La Tunisie a besoin de victoires. Celle-ci est à portée de main. Il suffit de tendre la main et de croire enfin que ce pays peut capitaliser sur ses forces. L’huile d’olive, depuis des siècles, éclaire les lampes : elle peut encore éclairer l’avenir.

En Chine, on a réussi à transformer une baie traditionnelle en atout économique, sanitaire et diplomatique. Le goji, petit fruit rouge riche en antioxydants, est devenu une grande ambition nationale.

C’est qu’il y a des symboles que les nations cultivent pour raconter leur propre histoire. Pour la Chine, le goji, cette baie rouge originaire de la région de Ningxia, est plus qu’un fruit. C’est un héritage médicinal vieux de mille ans, un produit identitaire, que Pékin a décidé de projeter dans le futur.

Ce qui n’était qu’un ingrédient de la pharmacopée traditionnelle devient aujourd’hui une industrie moderne, techniquement avancée et tournée vers l’exportation. La Chine ne se contente pas de produire du goji : elle construit autour de lui un modèle agricole et économique.

Ningxia, capitale mondiale du goji

Dans cette région longtemps marginale, la transformation est spectaculaire. Les vergers de goji, jadis dispersés et exploités de manière artisanale, sont aujourd’hui intégrés dans de vastes exploitations équipées de systèmes d’irrigation intelligente, stations de tri numérique, certifications qualité pour l’export, laboratoires de transformation en jus, poudre, huiles et extraits nutritionnels.

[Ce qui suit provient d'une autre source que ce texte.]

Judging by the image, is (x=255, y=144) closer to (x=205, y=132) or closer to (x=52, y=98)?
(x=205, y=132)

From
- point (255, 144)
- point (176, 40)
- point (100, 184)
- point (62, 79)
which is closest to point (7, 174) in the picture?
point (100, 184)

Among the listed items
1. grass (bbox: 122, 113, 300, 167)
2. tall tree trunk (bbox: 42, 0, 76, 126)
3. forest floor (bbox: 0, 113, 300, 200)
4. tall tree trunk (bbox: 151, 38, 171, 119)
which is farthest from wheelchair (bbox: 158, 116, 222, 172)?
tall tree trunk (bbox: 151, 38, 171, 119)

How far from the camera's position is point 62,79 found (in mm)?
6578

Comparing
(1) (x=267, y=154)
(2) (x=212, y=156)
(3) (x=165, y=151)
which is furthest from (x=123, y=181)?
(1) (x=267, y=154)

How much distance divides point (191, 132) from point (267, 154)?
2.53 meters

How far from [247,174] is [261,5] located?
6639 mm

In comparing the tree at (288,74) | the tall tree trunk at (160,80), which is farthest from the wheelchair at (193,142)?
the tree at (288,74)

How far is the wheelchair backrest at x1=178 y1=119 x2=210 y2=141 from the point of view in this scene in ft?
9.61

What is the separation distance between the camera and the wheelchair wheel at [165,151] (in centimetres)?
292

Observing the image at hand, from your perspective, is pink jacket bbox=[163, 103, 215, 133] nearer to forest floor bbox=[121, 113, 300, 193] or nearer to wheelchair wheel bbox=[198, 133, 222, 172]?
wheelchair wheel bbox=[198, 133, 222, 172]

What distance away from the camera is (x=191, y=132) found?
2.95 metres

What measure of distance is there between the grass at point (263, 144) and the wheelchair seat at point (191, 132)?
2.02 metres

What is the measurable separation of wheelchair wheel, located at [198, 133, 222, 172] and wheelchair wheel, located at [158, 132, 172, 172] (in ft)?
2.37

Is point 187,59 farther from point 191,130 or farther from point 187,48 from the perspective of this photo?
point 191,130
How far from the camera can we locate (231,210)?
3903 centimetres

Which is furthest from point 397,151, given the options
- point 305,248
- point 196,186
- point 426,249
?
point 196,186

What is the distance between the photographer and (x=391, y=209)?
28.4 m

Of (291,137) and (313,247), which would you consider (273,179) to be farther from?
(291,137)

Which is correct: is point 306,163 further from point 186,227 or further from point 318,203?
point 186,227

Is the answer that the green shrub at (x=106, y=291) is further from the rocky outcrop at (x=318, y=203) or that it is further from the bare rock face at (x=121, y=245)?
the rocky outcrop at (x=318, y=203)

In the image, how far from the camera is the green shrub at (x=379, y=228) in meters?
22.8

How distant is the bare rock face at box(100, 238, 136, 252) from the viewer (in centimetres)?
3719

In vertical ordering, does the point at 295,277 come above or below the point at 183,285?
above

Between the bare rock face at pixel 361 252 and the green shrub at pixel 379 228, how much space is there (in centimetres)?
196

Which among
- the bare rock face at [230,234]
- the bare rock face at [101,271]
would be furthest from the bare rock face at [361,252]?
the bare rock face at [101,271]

Résultat ? Le marché national, déjà colossal, pousse les producteurs à innover.

Les marques premium se multiplient, mêlant tradition et marketing minimaliste inspiré du Japon ou de la Corée. Le goji est aujourd’hui un produit phare de la production chinoise. Il attire même des touristes internationaux venus de divers coins de la planète pour découvrir et écouter l’histoire que l’on raconte autour de ce produit du terroir chinois très précieux.

La Tunisie n’a qu’à s’en inspirer si l’on veut changer la destinée d’un produit du terroir tunisien infiniment précieux qu’est l’huile d’olive.